Saved entries
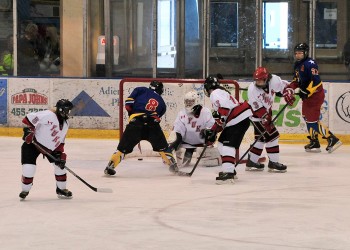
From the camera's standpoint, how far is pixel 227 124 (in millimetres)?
8688

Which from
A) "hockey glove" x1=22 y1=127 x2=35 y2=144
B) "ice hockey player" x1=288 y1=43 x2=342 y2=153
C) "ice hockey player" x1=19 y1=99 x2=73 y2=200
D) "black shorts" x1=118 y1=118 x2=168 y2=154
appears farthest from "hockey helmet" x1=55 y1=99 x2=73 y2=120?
"ice hockey player" x1=288 y1=43 x2=342 y2=153

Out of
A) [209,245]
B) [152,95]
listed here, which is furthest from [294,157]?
[209,245]

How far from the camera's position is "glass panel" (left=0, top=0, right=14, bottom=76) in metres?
13.9

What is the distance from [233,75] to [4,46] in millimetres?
3194

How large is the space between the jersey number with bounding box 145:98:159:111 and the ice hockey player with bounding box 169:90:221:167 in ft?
1.88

### [GIVEN INSTRUCTION]
Would you mind returning each entry above word for word, skipping the images?

### [EXERCISE OUTPUT]
From the camera's standpoint, how far is pixel 227 124 (in millimetres)?
8688

Which from
A) "hockey glove" x1=22 y1=127 x2=35 y2=144
B) "ice hockey player" x1=288 y1=43 x2=342 y2=153
C) "ice hockey player" x1=19 y1=99 x2=73 y2=200
D) "black shorts" x1=118 y1=118 x2=168 y2=154
appears farthest from "hockey helmet" x1=55 y1=99 x2=73 y2=120?
"ice hockey player" x1=288 y1=43 x2=342 y2=153

Out of
A) [209,245]
B) [152,95]
listed here, which is furthest from [294,157]?
[209,245]

How far from the camera's position is "glass panel" (left=0, top=0, right=14, bottom=76) in metres?
13.9

What is the distance from [233,75] to [4,46] in millimetres?
3194

How large is the space between the jersey number with bounding box 145:98:159:111 and the ice hockey player with bounding box 169:90:221:167 in ft?
1.88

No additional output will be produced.